EXERCISE GOAL: Reproduce every line of the records below verbatim, leaving out the pictures.
:::
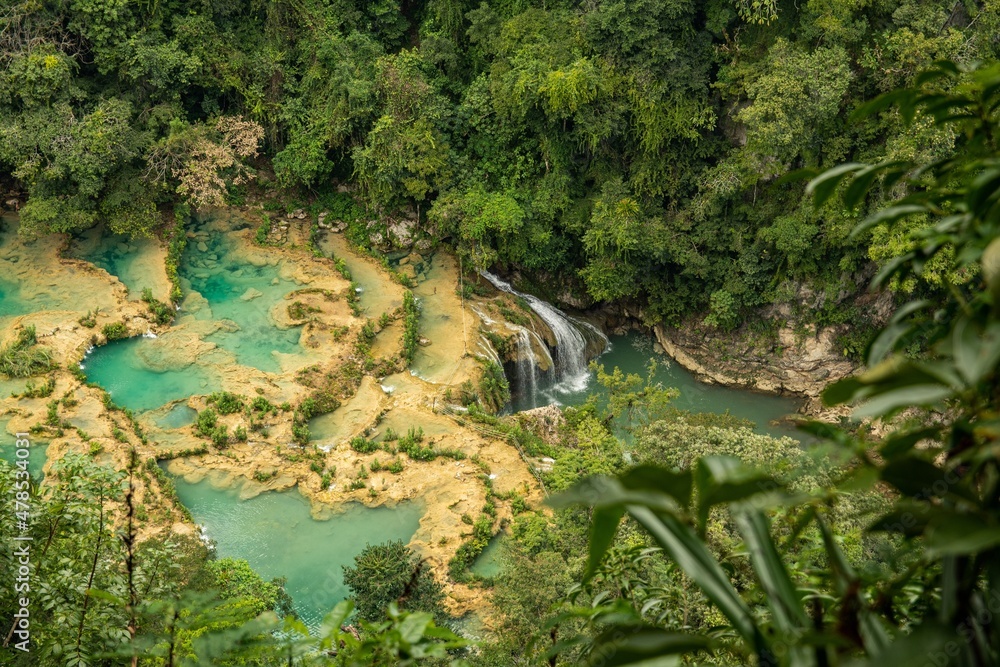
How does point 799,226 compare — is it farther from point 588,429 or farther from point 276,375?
point 276,375

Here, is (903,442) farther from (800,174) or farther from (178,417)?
(178,417)

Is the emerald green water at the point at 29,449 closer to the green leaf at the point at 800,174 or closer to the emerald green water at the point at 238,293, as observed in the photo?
the emerald green water at the point at 238,293

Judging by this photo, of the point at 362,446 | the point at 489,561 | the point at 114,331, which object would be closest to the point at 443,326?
the point at 362,446

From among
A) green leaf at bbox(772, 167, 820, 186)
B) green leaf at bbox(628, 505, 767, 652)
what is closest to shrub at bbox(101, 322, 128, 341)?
green leaf at bbox(772, 167, 820, 186)

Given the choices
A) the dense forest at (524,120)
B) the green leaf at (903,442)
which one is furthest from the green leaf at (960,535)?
the dense forest at (524,120)

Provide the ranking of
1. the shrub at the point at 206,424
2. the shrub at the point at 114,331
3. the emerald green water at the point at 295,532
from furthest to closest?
the shrub at the point at 114,331
the shrub at the point at 206,424
the emerald green water at the point at 295,532

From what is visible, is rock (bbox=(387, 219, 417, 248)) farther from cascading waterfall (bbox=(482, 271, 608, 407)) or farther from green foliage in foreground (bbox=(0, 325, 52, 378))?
green foliage in foreground (bbox=(0, 325, 52, 378))
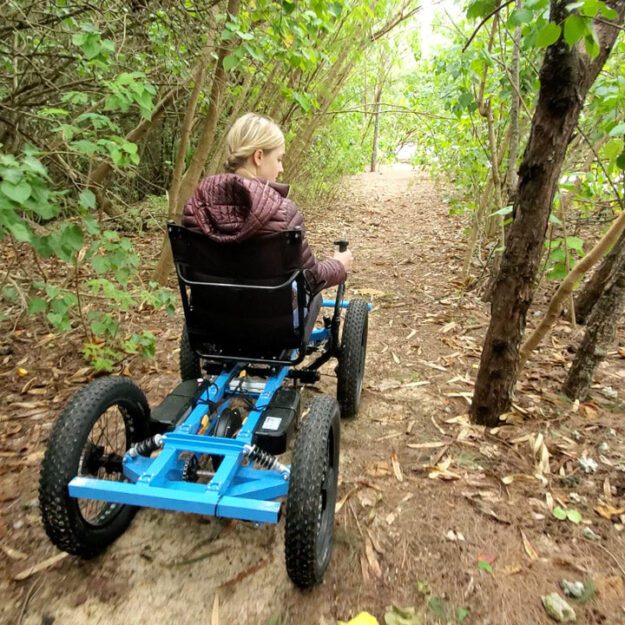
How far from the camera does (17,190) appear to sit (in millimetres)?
1562

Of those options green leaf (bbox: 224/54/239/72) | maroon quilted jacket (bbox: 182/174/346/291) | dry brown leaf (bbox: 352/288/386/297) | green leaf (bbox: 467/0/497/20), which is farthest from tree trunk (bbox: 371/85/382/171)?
maroon quilted jacket (bbox: 182/174/346/291)

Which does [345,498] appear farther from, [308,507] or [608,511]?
[608,511]

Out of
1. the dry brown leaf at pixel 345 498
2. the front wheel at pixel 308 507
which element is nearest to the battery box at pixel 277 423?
the front wheel at pixel 308 507

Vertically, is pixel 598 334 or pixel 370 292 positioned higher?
:::
EXERCISE SOLUTION:
How does point 799,226 compare — is it farther from point 588,429 or farther from point 276,375?
point 276,375

Here, is (903,442) farther from (800,174) or farther from (178,417)?
(178,417)

Is the emerald green water at the point at 29,449 closer to the green leaf at the point at 800,174 or closer to the emerald green water at the point at 238,293, as observed in the photo?
the emerald green water at the point at 238,293

Judging by this photo, of the point at 362,446 | the point at 489,561 | the point at 114,331, which object would be closest to the point at 443,326?
the point at 362,446

From among
A) green leaf at bbox(772, 167, 820, 186)
B) green leaf at bbox(628, 505, 767, 652)
what is closest to shrub at bbox(101, 322, 128, 341)?
green leaf at bbox(772, 167, 820, 186)

Given the choices
A) the dense forest at (524,120)
B) the green leaf at (903,442)
which one is furthest from the green leaf at (960,535)?
the dense forest at (524,120)

Provide the ranking of
1. the shrub at the point at 206,424
2. the shrub at the point at 114,331
3. the emerald green water at the point at 295,532
from furthest to closest?
the shrub at the point at 114,331
the shrub at the point at 206,424
the emerald green water at the point at 295,532

From what is visible, is rock (bbox=(387, 219, 417, 248)) farther from cascading waterfall (bbox=(482, 271, 608, 407)) or farther from green foliage in foreground (bbox=(0, 325, 52, 378))?
green foliage in foreground (bbox=(0, 325, 52, 378))
How far from the camera does (17,190) appear to sit (in millimetres)?
1562

Of those options green leaf (bbox: 224/54/239/72) | maroon quilted jacket (bbox: 182/174/346/291) | dry brown leaf (bbox: 352/288/386/297) | green leaf (bbox: 467/0/497/20), which is farthest from tree trunk (bbox: 371/85/382/171)?
maroon quilted jacket (bbox: 182/174/346/291)

Which does [345,498] appear farther from, [308,507] or [608,511]?
[608,511]

Out of
1. the dry brown leaf at pixel 345 498
2. the front wheel at pixel 308 507
which element is nearest to the battery box at pixel 277 423?
the front wheel at pixel 308 507

Vertically, is pixel 598 334 or pixel 370 292 positioned higher?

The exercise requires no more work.